■ Given text ■
Parser warnings are structured hashes with code, validator, detail, and value.

Docker Bootstrap

From a fresh checkout with Docker installed, start the development app stack with one command:

docker compose up

The default compose file is development-shaped. It bind-mounts the repository into /rails, sets RAILS_ENV=development, runs the Tailwind watcher, and exposes Rails on http://localhost:3001. Override the host port with HOMECART_WEB_PORT=3002 docker compose up when needed. Code, route, view, and CSS changes are visible without rebuilding the image.

Open a development console:

docker compose exec app bundle exec rails console

Install or update gems inside Docker:

docker compose run --rm app bundle install

Bundled gems are cached in the bundle_cache Docker volume so one-off installs are reused by later docker compose run and docker compose up containers.

Run the full RSpec suite in Docker:

docker compose run --rm -e RAILS_ENV=test app bundle exec rspec

Run one spec file:

docker compose run --rm -e RAILS_ENV=test app bundle exec rspec spec/models/receipt_line_spec.rb

Project-local shortcut:

bin/dcspec
bin/dcspec spec/models/receipt_line_spec.rb

bin/dcspec runs the same Docker-enclosed RSpec command and forwards any arguments to RSpec. It is a repository-local executable, not a shell alias, so it does not require changes to ~/.zshrc and does not auto-load as bare dcspec in new terminal tabs.

Run RuboCop in Docker:

docker compose run --rm --no-deps -e RAILS_ENV=test app bundle exec rubocop

Run Zeitwerk check in Docker:

docker compose run --rm --no-deps -e RAILS_ENV=test app bundle exec rails zeitwerk:check

Docker may print orphan-container warnings if previous one-off containers were run without --rm. They are harmless unless you intentionally changed compose service names and want to clean old containers.

For a production-shaped self-hosted run, use the standalone production compose file:

docker compose -f docker-compose.prod.yml up --build

That file uses the baked production image, sets RAILS_ENV=production, exposes port 80 inside the container through Thruster, and does not bind-mount the source tree.

Local Development

Install dependencies:

bundle install

Prepare the database:

bundle exec rails db:prepare

Start the local development server and Tailwind watcher:

bin/dev

Run tests locally:

bundle exec rspec

Run style and security checks:

bundle exec rubocop
bundle exec brakeman --quiet --no-pager --exit-on-warn --exit-on-error
bundle exec bundler-audit
bin/importmap audit

The generated rails_helper defaults RAILS_ENV to test only when the environment is unset. Docker commands above pass -e RAILS_ENV=test explicitly so they never inherit development or production.

■ Work instruction 1 ■
In the setup notes, what local address does the default compose file expose Rails on?
■ Work instruction 2 ■
From the setup notes, extract the passage starting at "Run the full" and ending at "new terminal tabs.".
■ Work instruction 3 ■
Continue the setup notes from the point where they stop.

■ Dataset content ■

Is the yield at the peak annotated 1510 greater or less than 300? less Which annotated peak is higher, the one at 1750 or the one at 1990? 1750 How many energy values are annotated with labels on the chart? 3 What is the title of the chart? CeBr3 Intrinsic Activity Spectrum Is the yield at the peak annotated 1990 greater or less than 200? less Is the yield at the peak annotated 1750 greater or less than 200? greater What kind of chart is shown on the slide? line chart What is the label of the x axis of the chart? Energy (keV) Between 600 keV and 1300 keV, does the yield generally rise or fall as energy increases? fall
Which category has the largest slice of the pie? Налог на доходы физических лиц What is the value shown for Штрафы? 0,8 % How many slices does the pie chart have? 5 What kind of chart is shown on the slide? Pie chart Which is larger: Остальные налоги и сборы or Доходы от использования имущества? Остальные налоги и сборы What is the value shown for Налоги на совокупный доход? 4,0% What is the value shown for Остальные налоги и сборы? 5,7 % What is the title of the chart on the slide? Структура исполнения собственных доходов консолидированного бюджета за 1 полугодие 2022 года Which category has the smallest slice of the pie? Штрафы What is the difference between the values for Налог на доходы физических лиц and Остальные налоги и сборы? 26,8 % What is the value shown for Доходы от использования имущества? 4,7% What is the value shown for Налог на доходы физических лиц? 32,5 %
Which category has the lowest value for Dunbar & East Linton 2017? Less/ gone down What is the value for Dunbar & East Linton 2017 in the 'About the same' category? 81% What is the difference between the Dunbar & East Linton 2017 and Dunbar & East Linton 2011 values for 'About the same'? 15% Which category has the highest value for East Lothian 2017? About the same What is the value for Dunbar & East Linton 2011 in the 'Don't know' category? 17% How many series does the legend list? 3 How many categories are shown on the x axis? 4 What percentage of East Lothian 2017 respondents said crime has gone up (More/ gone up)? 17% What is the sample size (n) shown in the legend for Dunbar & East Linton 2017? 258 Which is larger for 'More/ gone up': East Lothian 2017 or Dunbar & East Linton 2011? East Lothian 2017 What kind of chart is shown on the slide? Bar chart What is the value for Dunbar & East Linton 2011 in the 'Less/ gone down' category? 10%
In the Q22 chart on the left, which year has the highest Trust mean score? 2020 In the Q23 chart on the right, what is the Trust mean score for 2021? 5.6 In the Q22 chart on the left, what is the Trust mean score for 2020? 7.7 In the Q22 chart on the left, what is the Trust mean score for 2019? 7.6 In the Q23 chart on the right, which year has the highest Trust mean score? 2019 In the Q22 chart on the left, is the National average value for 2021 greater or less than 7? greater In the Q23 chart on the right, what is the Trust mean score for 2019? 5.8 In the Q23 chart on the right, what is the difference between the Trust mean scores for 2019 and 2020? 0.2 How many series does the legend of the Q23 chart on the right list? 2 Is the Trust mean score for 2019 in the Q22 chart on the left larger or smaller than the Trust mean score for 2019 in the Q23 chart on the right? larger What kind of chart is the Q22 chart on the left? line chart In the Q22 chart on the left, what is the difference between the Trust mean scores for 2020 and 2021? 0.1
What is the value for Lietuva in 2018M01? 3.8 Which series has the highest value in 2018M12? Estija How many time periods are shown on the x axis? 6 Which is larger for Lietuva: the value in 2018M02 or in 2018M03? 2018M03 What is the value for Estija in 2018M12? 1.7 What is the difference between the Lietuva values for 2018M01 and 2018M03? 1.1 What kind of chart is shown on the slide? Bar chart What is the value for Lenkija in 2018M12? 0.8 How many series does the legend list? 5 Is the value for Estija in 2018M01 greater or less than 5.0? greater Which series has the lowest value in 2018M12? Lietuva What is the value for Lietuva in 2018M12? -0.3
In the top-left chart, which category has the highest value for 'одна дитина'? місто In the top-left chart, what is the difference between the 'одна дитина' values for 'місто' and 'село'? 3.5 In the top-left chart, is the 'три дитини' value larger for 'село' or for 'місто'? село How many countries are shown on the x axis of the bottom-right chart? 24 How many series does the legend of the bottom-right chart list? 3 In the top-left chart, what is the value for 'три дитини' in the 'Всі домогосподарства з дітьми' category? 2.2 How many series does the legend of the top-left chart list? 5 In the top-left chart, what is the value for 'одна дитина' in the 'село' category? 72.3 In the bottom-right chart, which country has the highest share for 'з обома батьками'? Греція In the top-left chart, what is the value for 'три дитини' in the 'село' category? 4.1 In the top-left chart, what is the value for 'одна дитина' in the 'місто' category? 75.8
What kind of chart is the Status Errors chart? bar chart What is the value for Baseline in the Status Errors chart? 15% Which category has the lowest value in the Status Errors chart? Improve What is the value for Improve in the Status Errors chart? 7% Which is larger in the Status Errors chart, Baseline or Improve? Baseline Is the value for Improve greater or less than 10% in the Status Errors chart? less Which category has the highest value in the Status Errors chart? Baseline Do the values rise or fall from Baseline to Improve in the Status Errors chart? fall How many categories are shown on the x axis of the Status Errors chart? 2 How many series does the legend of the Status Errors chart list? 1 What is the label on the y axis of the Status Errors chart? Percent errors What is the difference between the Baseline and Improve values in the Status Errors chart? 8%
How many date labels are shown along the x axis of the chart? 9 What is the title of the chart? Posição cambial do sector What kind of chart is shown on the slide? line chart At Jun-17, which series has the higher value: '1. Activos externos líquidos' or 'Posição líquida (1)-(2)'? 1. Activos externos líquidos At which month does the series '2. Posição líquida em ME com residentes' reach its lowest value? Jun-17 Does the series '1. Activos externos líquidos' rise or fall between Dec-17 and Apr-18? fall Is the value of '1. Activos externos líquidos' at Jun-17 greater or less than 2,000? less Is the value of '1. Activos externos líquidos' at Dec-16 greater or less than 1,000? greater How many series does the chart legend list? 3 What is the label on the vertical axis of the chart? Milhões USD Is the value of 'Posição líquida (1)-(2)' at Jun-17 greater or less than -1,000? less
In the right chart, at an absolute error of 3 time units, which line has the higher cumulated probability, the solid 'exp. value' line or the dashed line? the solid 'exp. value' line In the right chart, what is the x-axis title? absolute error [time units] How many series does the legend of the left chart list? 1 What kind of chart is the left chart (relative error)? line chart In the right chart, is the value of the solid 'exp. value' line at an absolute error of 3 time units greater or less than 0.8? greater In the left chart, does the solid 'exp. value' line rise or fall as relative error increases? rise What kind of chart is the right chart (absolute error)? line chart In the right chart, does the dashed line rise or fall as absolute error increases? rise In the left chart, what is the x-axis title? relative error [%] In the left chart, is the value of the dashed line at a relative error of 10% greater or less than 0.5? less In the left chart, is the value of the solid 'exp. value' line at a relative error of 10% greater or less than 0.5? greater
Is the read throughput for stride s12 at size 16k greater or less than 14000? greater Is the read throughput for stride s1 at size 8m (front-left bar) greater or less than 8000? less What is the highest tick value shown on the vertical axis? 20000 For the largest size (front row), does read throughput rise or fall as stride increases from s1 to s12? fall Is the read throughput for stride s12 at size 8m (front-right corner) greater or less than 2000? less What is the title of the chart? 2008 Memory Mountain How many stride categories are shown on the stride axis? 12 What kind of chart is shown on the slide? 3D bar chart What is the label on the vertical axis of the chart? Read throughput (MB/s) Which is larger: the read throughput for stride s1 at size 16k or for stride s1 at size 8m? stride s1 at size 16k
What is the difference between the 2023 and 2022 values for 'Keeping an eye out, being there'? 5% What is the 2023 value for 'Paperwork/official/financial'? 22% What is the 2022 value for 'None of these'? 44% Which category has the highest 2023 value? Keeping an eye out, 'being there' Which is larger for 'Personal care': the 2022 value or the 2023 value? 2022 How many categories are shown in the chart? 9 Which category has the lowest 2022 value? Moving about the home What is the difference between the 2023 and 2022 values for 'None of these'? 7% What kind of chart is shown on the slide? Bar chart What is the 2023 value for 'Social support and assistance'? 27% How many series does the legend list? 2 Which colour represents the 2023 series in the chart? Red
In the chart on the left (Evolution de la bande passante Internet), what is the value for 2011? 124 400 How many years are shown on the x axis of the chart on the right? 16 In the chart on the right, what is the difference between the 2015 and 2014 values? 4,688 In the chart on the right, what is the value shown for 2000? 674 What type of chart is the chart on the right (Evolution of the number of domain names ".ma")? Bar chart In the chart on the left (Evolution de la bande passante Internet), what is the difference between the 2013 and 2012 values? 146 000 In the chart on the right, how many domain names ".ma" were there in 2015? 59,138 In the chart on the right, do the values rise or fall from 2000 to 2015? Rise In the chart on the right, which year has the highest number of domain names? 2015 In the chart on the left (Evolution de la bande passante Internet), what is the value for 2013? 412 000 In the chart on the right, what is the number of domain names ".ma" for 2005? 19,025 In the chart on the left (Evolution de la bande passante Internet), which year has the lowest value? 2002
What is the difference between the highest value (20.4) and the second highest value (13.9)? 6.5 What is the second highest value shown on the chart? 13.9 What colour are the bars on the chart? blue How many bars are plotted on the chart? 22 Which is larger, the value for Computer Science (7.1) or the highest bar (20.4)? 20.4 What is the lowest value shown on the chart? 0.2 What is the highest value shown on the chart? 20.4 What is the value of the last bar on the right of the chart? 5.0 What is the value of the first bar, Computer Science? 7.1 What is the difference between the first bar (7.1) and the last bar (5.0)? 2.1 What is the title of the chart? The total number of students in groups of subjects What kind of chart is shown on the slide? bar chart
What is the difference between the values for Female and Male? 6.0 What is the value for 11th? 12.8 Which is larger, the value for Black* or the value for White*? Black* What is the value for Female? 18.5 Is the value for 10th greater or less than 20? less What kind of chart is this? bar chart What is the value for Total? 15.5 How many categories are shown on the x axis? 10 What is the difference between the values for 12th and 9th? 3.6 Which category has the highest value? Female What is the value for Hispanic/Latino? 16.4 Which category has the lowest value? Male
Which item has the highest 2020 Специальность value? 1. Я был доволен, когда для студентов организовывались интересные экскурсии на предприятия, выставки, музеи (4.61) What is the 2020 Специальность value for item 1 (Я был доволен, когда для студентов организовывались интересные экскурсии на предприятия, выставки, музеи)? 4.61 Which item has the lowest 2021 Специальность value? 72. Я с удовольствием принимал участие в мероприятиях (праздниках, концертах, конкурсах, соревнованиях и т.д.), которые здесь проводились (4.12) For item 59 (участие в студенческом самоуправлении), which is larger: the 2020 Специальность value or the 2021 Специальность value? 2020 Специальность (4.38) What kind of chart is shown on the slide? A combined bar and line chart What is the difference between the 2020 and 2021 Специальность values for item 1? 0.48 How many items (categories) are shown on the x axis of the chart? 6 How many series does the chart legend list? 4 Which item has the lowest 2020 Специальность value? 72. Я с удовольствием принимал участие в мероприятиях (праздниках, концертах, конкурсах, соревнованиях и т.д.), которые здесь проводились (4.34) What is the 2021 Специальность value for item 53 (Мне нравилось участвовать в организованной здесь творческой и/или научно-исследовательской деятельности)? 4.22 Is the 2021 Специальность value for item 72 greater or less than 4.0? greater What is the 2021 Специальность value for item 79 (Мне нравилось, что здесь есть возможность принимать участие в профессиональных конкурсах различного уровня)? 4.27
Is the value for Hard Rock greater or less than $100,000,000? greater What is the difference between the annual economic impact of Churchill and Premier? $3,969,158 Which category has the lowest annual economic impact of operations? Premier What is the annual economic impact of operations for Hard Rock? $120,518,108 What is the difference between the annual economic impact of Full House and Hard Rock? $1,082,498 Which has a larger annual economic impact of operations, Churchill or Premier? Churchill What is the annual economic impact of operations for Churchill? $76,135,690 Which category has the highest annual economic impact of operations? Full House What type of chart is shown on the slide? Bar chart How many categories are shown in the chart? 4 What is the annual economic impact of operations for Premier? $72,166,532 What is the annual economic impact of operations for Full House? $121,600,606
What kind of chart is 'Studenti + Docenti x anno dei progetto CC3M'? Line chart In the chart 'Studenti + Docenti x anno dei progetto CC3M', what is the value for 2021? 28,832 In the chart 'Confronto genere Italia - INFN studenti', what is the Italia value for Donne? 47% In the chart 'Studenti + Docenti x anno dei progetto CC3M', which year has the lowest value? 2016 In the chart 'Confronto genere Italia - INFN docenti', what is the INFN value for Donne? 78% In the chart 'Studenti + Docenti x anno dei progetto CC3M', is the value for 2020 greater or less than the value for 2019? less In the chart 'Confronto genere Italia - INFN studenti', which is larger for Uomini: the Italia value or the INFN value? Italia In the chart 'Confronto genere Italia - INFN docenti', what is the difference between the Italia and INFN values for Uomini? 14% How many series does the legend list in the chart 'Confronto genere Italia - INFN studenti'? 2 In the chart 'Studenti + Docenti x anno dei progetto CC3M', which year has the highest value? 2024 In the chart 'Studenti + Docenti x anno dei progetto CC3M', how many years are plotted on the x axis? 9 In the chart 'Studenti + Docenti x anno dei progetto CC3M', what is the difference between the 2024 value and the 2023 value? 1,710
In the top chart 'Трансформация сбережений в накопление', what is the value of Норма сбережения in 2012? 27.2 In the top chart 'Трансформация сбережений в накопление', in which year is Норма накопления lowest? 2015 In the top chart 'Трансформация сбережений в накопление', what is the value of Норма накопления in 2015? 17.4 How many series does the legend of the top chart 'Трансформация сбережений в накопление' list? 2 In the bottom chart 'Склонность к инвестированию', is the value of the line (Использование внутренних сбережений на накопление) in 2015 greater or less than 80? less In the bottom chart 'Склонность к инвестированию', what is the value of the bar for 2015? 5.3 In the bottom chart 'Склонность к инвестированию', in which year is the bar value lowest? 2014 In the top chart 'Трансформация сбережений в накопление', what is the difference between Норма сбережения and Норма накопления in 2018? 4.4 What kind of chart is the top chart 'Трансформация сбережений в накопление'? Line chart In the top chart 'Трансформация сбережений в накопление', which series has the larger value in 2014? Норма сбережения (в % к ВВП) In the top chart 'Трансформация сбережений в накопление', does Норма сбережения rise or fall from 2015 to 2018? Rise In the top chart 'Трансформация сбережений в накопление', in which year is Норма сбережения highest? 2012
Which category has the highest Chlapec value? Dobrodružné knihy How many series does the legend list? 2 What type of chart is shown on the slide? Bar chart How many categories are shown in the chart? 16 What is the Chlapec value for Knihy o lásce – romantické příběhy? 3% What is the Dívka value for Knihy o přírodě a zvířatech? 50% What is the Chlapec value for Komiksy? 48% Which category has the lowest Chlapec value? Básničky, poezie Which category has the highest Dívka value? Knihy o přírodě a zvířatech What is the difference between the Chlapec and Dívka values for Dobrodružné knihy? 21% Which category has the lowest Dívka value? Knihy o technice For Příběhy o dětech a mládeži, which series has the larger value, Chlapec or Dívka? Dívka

■ Written reply 1 ■
http://localhost:3001

■ Written reply 2 ■
Run the full RSpec suite in Docker:

docker compose run --rm -e RAILS_ENV=test app bundle exec rspec

Run one spec file:

docker compose run --rm -e RAILS_ENV=test app bundle exec rspec spec/models/receipt_line_spec.rb

Project-local shortcut:

bin/dcspec
bin/dcspec spec/models/receipt_line_spec.rb

bin/dcspec runs the same Docker-enclosed RSpec command and forwards any arguments to RSpec. It is a repository-local executable, not a shell alias, so it does not require changes to ~/.zshrc and does not auto-load as bare dcspec in new terminal tabs.

■ Written reply 3 ■
Seed Data

Retail brands and stores are loaded from YAML by db/seeds.rb.

The tracked db/seeds/retail_locations.yml is anonymized so the public repository does not expose real shopping locations. For local real data, create:

db/seeds/retail_locations.local.yml

Use the same shape as the tracked seed file. The local file is ignored by git and takes precedence when present.

After adding or changing stores:

bundle exec rails db:seed

Adding a Parser Format

Parser formats are both Ruby registry keys and PostgreSQL enum values. Keep the dotted brand.channel.version ID consistent everywhere.

  1. Add a migration that adds the new value to the parser_format enum.
  2. Add the dotted format to Parser::Registry::FORMATS.
  3. Add a parser class under the matching namespace, for example Parser::Leclerc::Paper::V3 for leclerc.paper.v3.
  4. Register the class with Parser::Registry.
  5. Add anonymized text fixtures under spec/fixtures/files/parser/.
  6. Add parser specs covering receipt fields, lines, promotions, payments, and validator outcomes.
  7. Add or update upload/review coverage if the new format needs new UI hints or defaults.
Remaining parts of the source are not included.